Complex Error Handling You must build logic for:
- LLM failure modes (nonsense, hallucinations, omissions)
- Tool call errors (timeouts, bad inputs)
- Loops that don't converge
- Ambiguous states
This often means adding layers of fallback logic or human-in-the-loop checkpoints.
Frameworks for Agents#
The ecosystem is rapidly maturing, and several frameworks now help abstract away some of the pain of orchestration.
Open-source
- CrewAI: Python, Focuses on team-based agent collaboration. Great for use cases with defined roles and communication patterns.
- Mastra: TypeScript, Built around state-machine-style workflows and browser-based interactions.
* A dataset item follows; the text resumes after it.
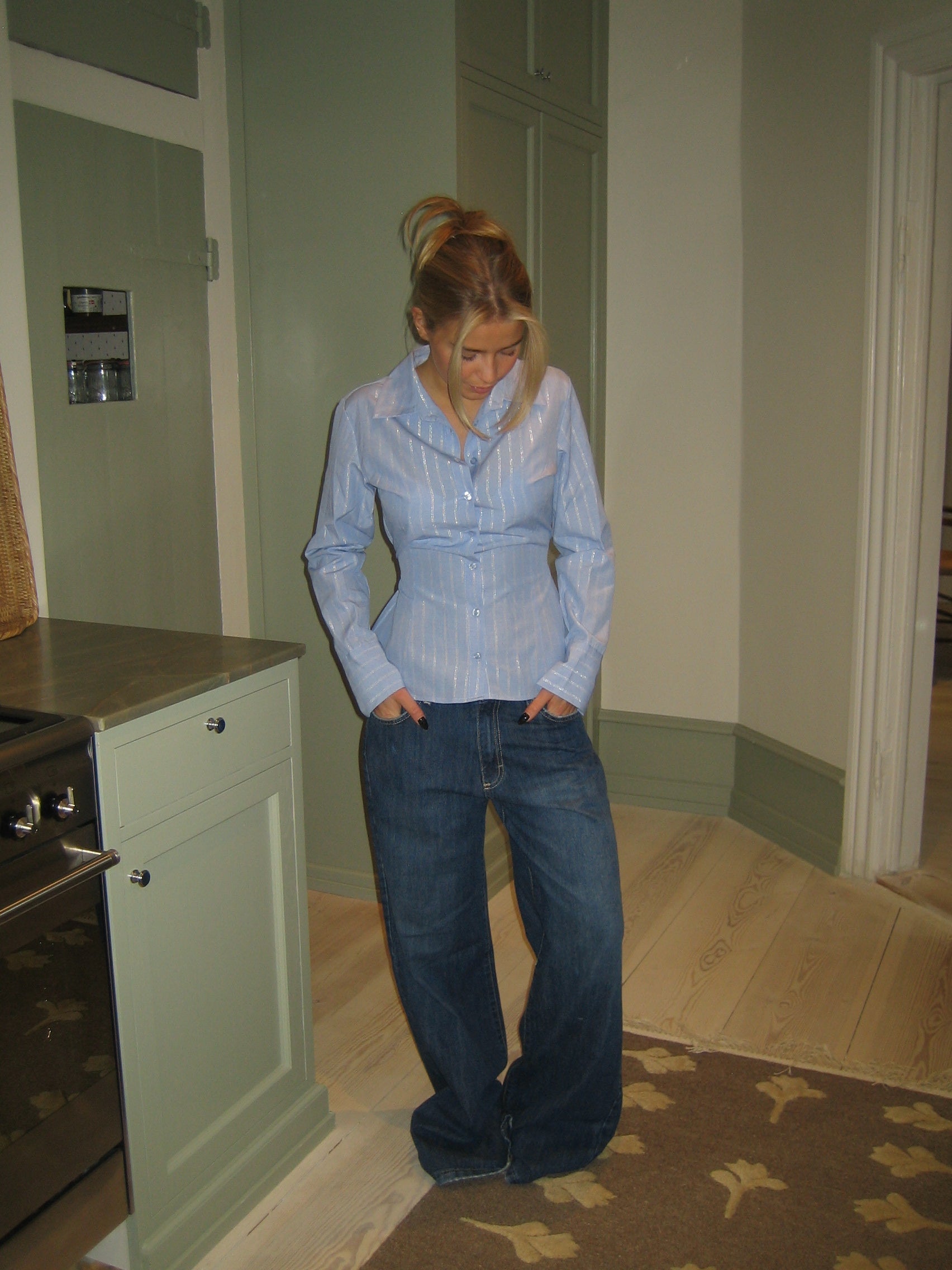 Luciana Blouse | Lichtblauwe Slim Fit Blouse met Fijne Streep en Strijkvrije Stof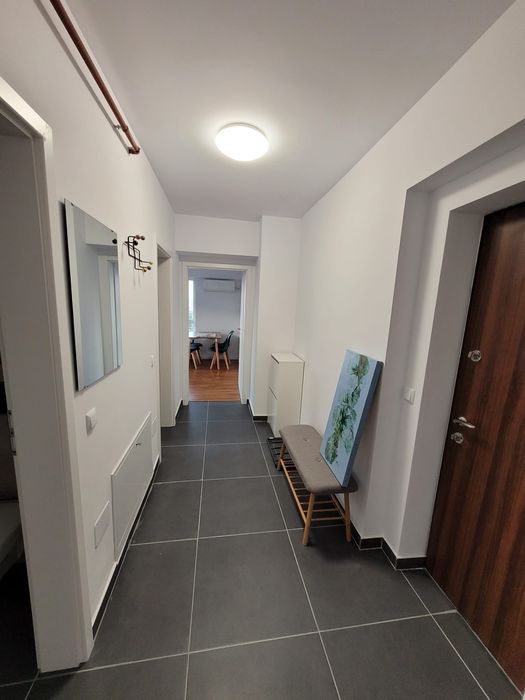 Apartament modern cu 2 camere, parcare subterană și priveliște superbă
Designed for TypeScript-heavy stacks.
Cloud Platforms
- AWS Agent Squad A managed orchestration layer that integrates with Bedrock models, Lambda, and Step Functions.
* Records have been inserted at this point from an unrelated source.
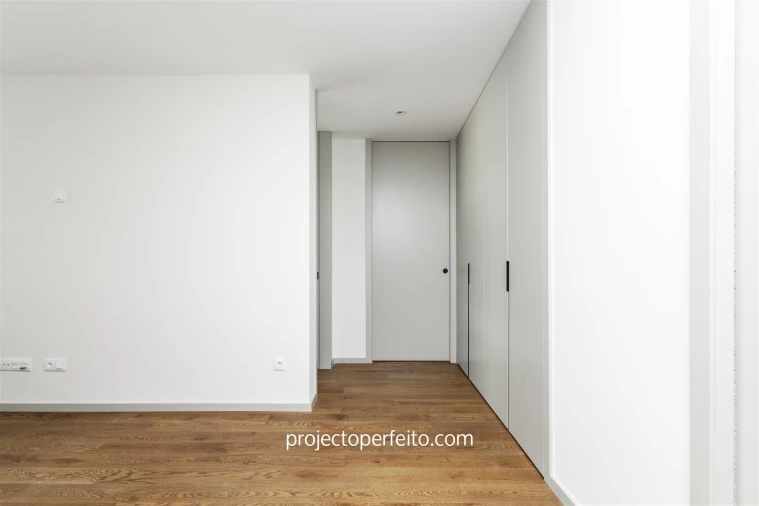 Apartamento T1 para Arrendamento em Espinho Foto 10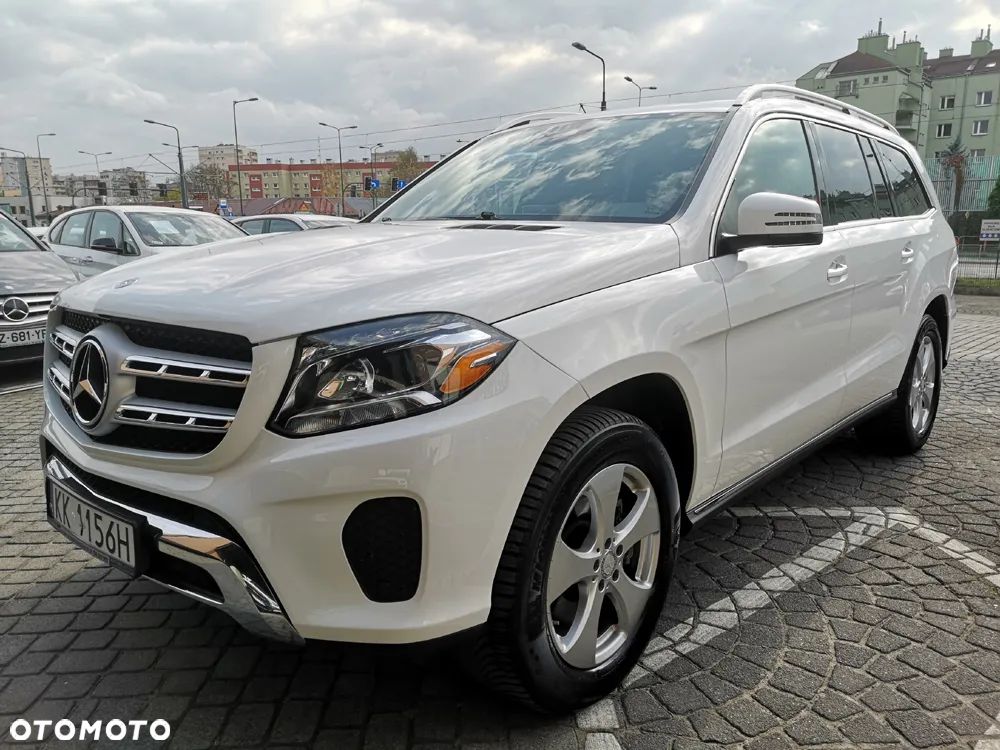 Mercedes-Benz GLS - 1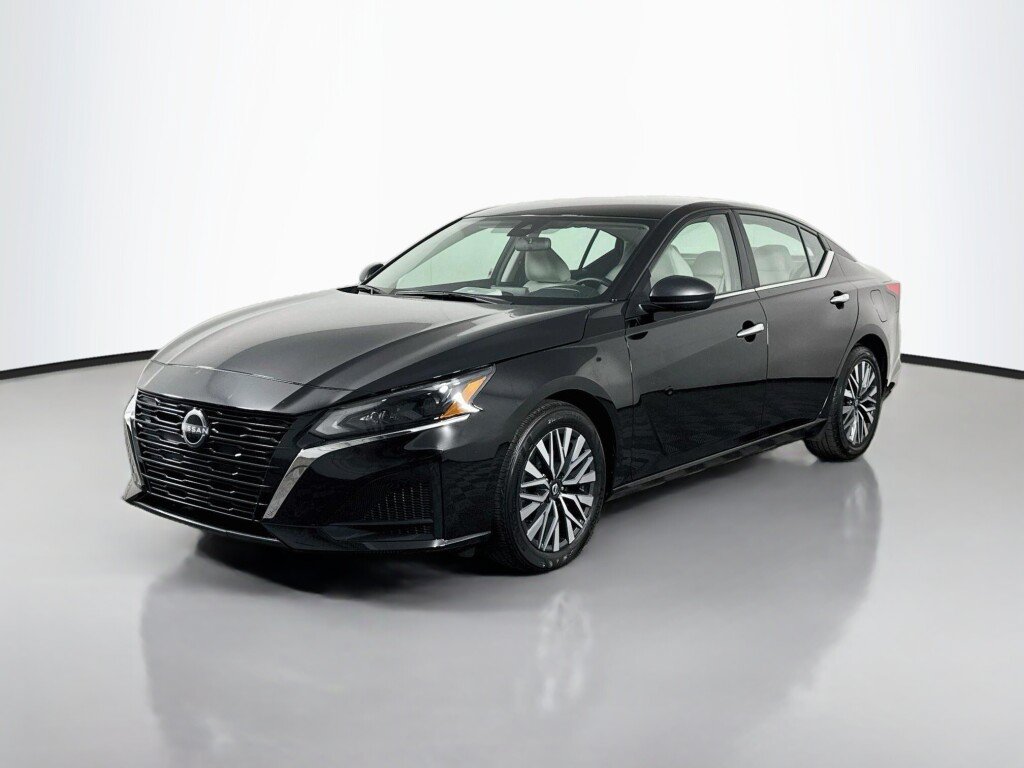 Used 2025 Nissan Altima 2.5 SV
- Cloudflare Agents SDK Focused on edge-deployed agents running lightweight, low-latency workflows in serverless environments.
- GCP Vertex AI Agent Builder Graph-based orchestration with tool and memory integration. Good for enterprise-grade pipelines.
- Azure AI Foundry Agent Service Combines Azure OpenAI, function calling, and memory modules into a production-oriented orchestration framework.
Why Agents Resemble Organizations#
You might have heard of Agents resembling organizations. This is because agents mirror organizational structures:
- Each has a role
- Uses resources and tools
- Communicates and delegates
- Follows defined protocols
Part of building agents is mapping your existing workflow, including the roles, tools, and communication patterns of your organization, as agents will reflect it.
Complexity Spectrum#
The terms "agentic workflow," "agent," and "agent swarm" are widely used now, but they lack universally agreed-upon definitions.
However, somewhat of a practical consensus has emerged around their core characteristics and distinctions. My definition below is based on this consensus.
Level | Complexity | Definition |
---|---|---|
Agentic Workflow | Simple | LLM-based workflow with mostly deterministic logic and few branches |
Agent | Medium | Autonomous system with conditional logic and a defined goal |
Agent Swarm | High | Multiple agents coordinating with unclear endpoint |
A Concise Definition#
Here's the most concise definition I am able to come up with:
An agent is a non-deterministic state machine composed of chained function-states. Each function usually invokes an LLM or tool. Memory and context guide the agent toward a goal, until a finish condition is met.
Final Thoughts#
Agents aren't magical. They're structured, context-aware systems that combine reasoning with action. As a model for building with AI, they represent one of the most promising new approaches.
I hope this article helped clarify what agents are and how they work. While my goal was to demystify them, agents still offer a significant opportunity to create new kinds of software.